A professora conta que em seu mestrado, defendido em 2001 na Escola de Engenharia de São Carlos (EESC) da USP, ela havia estudado o tratamento biológico de formaldeído. Por conta deste trabalho, ela foi convidada, no final de 2003, para participar da reforma da estrutura de esgotos dos laboratórios que utilizam formol no Hospital das Clínicas da Faculdade de Medicina de Ribeirão Preto da USP (HCFMRP). Um destes laboratórios é a Sala de Cubas, local onde peças anatômicas (membros e órgãos) são armazenadas em formol.
De acordo com Sonia, cada vez que uma peça precisa ser utilizada em aula, é necessário que ela fique embaixo de uma torneira com água corrente jorrando 24 horas consecutivas para ser lavada a fim de retirar o excesso de formol. Caso contrário, a toxicidade impediria que as pessoas se aproximassem da peça. Mesmo com essa lavagem ininterrupta durante um dia inteiro, os odores são muito fortes, e pode haver irritação dos olhos, por exemplo. Esse líquido era encaminhado para o esgoto comum.
O convite para participar da reforma dos laboratórios visava exatamente dar um fim adequado aos resíduos provenientes da lavagem de peças e também da substituição do líquido que as conserva. “O formol é muito volátil. Com o abre e fecha dos recipientes onde ficam guardadas as peças e necessidade de lavagem, havia um descarte contínuo da substância na rede de esgoto”, explica. Além disso, pode ocorrer o aparecimento de fungos sendo preciso descartar as peças, corpos e o líquido. “A reposição de corpos e peças é bastante difícil; por isso é necessário garantir uma conservação adequada”, completa.
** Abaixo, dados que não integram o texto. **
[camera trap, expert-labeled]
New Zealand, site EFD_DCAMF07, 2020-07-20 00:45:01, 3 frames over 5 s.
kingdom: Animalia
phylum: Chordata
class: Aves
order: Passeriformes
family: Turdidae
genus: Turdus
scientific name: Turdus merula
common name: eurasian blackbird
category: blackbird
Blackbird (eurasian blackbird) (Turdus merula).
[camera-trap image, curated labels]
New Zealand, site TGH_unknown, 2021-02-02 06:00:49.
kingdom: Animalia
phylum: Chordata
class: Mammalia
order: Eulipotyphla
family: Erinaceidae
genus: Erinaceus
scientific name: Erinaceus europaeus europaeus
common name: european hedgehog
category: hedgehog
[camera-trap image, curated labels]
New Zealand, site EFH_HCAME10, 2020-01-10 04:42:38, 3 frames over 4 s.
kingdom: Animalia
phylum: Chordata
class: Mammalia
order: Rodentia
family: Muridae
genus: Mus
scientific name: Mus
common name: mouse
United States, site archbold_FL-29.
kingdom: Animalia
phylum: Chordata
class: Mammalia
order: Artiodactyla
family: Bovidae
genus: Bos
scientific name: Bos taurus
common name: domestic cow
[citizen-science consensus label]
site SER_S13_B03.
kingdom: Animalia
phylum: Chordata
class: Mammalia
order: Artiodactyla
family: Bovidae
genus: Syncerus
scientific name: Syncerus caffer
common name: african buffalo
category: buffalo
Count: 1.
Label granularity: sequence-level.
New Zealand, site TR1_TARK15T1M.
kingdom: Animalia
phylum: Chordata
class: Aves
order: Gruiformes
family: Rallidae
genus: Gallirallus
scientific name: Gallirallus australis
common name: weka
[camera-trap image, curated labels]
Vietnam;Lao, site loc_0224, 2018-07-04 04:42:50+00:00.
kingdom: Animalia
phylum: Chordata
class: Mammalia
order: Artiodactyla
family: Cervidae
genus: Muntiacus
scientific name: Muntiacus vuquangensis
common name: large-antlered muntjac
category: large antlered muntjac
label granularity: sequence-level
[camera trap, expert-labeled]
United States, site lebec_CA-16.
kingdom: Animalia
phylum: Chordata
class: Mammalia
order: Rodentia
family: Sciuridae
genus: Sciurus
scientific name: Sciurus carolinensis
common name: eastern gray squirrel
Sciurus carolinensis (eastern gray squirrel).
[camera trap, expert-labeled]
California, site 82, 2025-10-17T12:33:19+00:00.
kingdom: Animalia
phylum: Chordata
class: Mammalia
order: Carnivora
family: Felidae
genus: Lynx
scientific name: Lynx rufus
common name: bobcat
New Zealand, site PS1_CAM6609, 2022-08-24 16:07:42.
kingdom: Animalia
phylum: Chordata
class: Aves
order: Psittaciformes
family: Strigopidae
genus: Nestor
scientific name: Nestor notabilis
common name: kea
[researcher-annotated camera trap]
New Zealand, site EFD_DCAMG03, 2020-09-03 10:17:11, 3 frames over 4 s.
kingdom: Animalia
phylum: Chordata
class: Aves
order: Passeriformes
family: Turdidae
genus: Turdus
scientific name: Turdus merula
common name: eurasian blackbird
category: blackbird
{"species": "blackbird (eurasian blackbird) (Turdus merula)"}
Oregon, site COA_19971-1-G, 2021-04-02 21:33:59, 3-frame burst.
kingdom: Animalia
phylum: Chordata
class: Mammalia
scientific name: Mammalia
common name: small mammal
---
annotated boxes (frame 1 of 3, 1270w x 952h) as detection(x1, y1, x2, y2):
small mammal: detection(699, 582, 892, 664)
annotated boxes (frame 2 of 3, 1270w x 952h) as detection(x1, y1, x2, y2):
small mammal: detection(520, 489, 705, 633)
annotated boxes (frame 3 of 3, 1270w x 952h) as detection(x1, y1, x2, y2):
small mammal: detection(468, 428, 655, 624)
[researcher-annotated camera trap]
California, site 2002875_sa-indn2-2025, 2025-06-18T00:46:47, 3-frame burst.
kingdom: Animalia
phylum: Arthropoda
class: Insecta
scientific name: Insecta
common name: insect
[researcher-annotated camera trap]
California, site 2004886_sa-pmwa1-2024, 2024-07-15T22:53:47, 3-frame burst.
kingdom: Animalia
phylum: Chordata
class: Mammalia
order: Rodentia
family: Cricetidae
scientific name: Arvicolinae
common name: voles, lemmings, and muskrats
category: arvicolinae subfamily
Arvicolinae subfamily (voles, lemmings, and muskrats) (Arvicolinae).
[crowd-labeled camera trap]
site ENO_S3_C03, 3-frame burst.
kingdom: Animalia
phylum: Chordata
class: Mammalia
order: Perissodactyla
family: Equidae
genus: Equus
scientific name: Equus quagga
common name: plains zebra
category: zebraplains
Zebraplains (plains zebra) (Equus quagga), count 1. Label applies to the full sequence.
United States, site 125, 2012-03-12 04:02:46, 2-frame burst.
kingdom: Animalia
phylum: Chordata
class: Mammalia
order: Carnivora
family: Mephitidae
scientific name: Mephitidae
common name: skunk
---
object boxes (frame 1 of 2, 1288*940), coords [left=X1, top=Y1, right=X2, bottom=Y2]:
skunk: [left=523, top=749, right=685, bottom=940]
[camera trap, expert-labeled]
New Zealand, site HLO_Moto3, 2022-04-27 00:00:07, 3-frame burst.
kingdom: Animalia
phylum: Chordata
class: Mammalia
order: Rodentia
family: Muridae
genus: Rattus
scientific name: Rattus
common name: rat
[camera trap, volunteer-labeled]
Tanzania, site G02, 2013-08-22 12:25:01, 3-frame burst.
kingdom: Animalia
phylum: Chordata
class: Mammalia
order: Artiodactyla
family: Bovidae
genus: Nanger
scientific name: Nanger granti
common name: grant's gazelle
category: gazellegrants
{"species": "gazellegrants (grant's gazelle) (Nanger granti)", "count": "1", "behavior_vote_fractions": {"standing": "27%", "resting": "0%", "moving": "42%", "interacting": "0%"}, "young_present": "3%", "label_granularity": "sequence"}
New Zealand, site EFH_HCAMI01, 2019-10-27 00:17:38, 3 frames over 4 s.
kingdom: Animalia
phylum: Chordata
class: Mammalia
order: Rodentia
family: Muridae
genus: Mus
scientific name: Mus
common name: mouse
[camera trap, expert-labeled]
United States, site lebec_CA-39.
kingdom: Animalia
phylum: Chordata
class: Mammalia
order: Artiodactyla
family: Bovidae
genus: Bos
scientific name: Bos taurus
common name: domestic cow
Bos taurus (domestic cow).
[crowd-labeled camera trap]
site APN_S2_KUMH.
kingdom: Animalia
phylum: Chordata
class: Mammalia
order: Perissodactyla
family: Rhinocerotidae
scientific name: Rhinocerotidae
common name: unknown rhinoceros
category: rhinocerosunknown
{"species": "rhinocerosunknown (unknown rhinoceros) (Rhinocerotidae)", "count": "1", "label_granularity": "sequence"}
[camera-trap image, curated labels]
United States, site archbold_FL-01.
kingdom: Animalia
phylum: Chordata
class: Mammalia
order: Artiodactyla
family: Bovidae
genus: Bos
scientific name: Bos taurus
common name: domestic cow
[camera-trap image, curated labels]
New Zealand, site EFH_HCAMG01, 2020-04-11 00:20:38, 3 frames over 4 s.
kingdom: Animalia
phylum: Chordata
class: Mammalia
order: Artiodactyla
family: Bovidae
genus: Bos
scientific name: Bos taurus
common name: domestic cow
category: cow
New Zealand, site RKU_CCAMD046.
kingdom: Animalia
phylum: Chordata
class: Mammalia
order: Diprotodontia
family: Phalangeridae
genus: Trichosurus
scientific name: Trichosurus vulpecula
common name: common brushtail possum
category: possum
Lodo aplicado na espuma contêm microorganismos que degradam o líquido com solução de formaldeído
Reator anaeróbio
A professora desenvolveu o projeto a partir de uma série de estudos sobre a realidade dos laboratórios, como a vazão diária de líquido residuário. O reator ficou pronto no final de 2008, ao custo de R$45 mil. Foi construída uma estrutura com 10 reatores, cada um deles medindo três metros de extensão com 30 centímetros de diâmetro.
O efluente dos laboratórios é diluído na água de lavagem das peças, ficando armazenado em um tanque (chamado de equalização). Um sistema de bombeamento automático leva o líquido até cada reator, do primeiro até o décimo, processo que dura cerca de 9 horas (tempo de detenção hidráulica) para finalizar o tratamento. Diferentes tipos de microorganismos, em cada um dos reatores, se encarregam de degradar o líquido. Uma vez por semana são adicionados no tanque de equalização alguns suplementos para esses microorganismos, como metais traço (ferro e níquel) e sais minerais, além de uma solução com bicarbonato de sódio para manter a alcalinidade.
Cada reator mede três metros de extensão por 30 centímetros de diâmetro
O resultado final é a remoção de 70% do formol do líquido que sai do último reator. “Estamos realizando outros estudos para ajustar o tempo de detenção hidráulica a fim de conseguir chegar a uma porcentagem maior de remoção do formol”, aponta.
De acordo com a professora, em relação aos efluentes contendo formaldeído, a orientação é que o próprio gerador do resíduo deverá ser responsável pelo seu tratamento. “Existem inúmeros hospitais e faculdades pelo Brasil que utilizam o formol de alguma maneira, porém o descarte nem sempre é feito corretamente”, comenta a professora, que desconhece a existência de iniciativas semelhantes implantadas em outras universidades.